Quello che sta cambiando, dopo l’omicidio di George Floyd, è indubbiamente “la varietà in termini di ciò che viene pubblicato nel mercato afroamericano e di storie che vengono raccontate” secondo Tracy Sherrod, editorial director di Amistad (una divisione della casa editrice Harper Collins).

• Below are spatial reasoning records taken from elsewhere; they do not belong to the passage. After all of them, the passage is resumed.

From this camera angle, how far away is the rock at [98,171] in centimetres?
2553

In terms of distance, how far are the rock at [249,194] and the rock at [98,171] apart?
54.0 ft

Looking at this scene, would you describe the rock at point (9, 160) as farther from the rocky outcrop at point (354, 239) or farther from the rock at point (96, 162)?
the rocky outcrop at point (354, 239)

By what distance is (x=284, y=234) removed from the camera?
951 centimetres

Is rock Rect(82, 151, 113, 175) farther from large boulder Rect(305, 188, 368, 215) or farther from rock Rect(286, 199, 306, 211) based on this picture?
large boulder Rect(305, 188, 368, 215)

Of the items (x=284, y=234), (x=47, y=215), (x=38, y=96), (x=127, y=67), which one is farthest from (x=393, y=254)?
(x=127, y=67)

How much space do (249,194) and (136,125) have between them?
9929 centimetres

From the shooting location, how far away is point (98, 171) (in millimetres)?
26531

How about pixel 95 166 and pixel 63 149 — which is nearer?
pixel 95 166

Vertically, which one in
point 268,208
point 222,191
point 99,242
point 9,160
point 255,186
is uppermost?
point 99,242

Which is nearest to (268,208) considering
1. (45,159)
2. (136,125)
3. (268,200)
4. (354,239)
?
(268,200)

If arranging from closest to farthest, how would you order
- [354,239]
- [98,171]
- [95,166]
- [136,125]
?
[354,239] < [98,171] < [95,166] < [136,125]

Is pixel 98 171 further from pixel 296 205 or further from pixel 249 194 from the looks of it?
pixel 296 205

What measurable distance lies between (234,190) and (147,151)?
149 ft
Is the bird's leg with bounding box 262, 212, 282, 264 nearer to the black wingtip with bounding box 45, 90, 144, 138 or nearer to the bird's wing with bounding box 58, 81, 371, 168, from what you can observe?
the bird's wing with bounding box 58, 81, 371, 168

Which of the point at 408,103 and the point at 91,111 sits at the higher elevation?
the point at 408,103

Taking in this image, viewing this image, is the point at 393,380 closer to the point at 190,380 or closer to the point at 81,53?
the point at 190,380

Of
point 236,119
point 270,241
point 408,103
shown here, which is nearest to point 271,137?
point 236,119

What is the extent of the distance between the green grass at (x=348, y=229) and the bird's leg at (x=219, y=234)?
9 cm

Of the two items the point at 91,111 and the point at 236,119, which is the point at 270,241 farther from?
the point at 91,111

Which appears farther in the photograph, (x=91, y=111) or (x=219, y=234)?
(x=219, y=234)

Un’altra testimonianza significativa è quella di Erroll McDonald (vice president e executive editor per Pantheon), che nell’articolo afferma che “al giorno d’oggi, a causa dell’indignazione per l’omicidio di George Floyd, la preponderanza dei libri nella lista dei best seller di saggistica sono libri sulla razza o di scrittori neri. Gli editori sono ora nella posizione ironica di fare soldi con libri di autori che un tempo detenevano in disgrazia. A meno che tu non abbia un cambiamento sistematico da cima a fondo, l’editoria rimarrà una forza culturale conflittuale, che predica qualcosa ma non la pratica.“

È molto interessante come, nonostante sia considerata una “semplice” romantic comedy, Love Life riesca invece, in questa stagione come nella prima, a far riflettere su argomenti attuali, sociali e culturali, proprio come ci sono riuscite serie autoriali come Master of None di Aziz Ansari e Lena Waithe o Girls di Lena Dunham, per citarne un paio.
L’unica pecca, se proprio vogliamo trovarne una, riguarda il finale, un filo prevedibile e scontato, che rischia di sminuire l’ottimo lavoro svolto dalla sceneggiatura nei nove episodi precedenti. Sarebbe stato meglio evitare di concentrare parecchi avvenimenti significativi negli ultimi trenta minuti (scarsi), per diluirli invece nel corso di più episodi e dedicare a ogni scelta narrativa la giusta enfasi.
Tolto questo, Love Life è indubbiamente una serie che merita di essere vista.